I’m going to boldly make one potentially offensive-to-some statement, here: Cruises to Venice are for jerks. After years of backlash from residents, not to mention warnings of the damage being sustained to the canal infrastructure from experts, late last year Venice laid out a plan that would reroute cruise ships of more than 55 tons away from the Giudecca Canal by 2021 — one small step in the right direction toward banning all cruise ships of any size entirely, which is what 99% of Venetians prefer. In the meantime, cruise ships under 105,000 tons can still sail, causing a perilously excessive wake and marred view, as well as spilling thousands of additional tourists per day into the clogged arteries of this small city. As of now, cruise ships in an already-overcrowded Venice increase the daily population by one third.
More generally, cruises are often for those who think experiencing a city – which, in this case, is already at risk of sinking into the ever-rising seas – means stints of lounging on a floating shopping mall punctuated by brief and shallow consumption-driven forays into the streets of a different “exotic” destination. If you visit this endangered paradise, earn it. Go directly there, take it in, and step lightly. After all, you’re walking on a work of art.
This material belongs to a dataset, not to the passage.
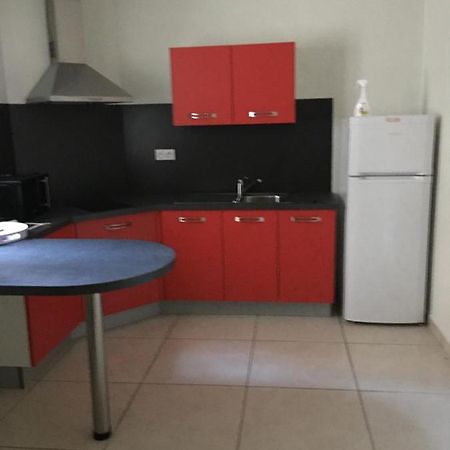 Appartement Calme Centre Ville Historique Ussel  Bagian luar foto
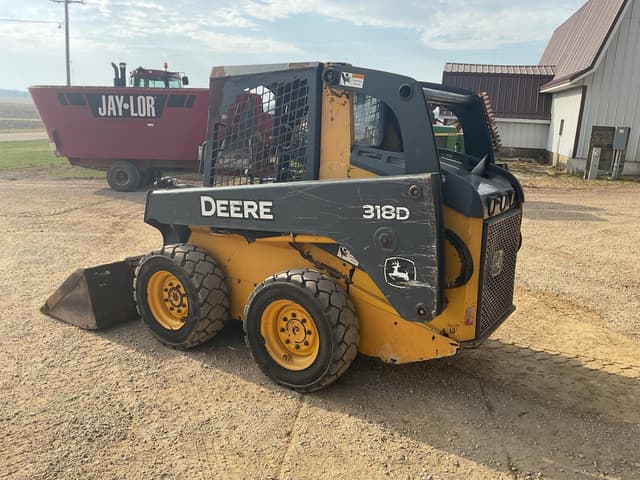 Image of John Deere 318D equipment image 4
7. Do NOT visit in the summer.
Very bad things happen to Venice in the summer, like sewage smells and crowd surfing down the alleys on the shoulders of the aforementioned cruise-ship patrons. Plus, off-peak hotel prices do exist, the weather’s never bad except during Acqua Alta (if you consider cold, blinding fog and knee-high winter flooding “bad”), and at some point in April, you can catch the wisteria in bloom.
8. Do NOT bring a roll-aboard.
This could be a tough concession, even for light travelers, but you’ll want to develop that upper-body strength and at least pick up a wheeled suitcase by the handle while you walk. The obtrusive cacophony of a rolling bag in the amphitheater-like acoustics of stone on stone is just too much for everyone.
I’ve covered how this is a courteous measure for a visitor to take, but I should also mention that it’s now illegal to roll your bag. Somehow, in a city that green-lit cruise ships, the powers that be ruled for the residents and against the tourists on this one and managed, after years of effort, to successfully ban luggage with hard wheels, along with a €500 fine on anyone caught rolling.
9. Do NOT bring a map.
At least for a day or two, spare yourself the fruitless hilarity of trying to plot your way through the tangle of arms-length-wide alleys that stand in for streets in Venice. Instead, wander around without having to be anywhere in particular at any particular time. I promise you’ll discover just as many mind-blowing, lovely things, and each will be all the more gratifying because they were true discoveries.
I especially recommend such an aimless walk at night, when the streets are empty (two-thirds of Venice is in bed, and the other third is back in its cruise-ship bunkers) and the sounds of your footsteps on stone and the lapping of water against the canal walls are the only sounds. In a peninsula neighborhood like Dorsoduro, the land available to you for wandering is so scant and narrow, it’s nearly impossible to get too lost. But do mind the vampires.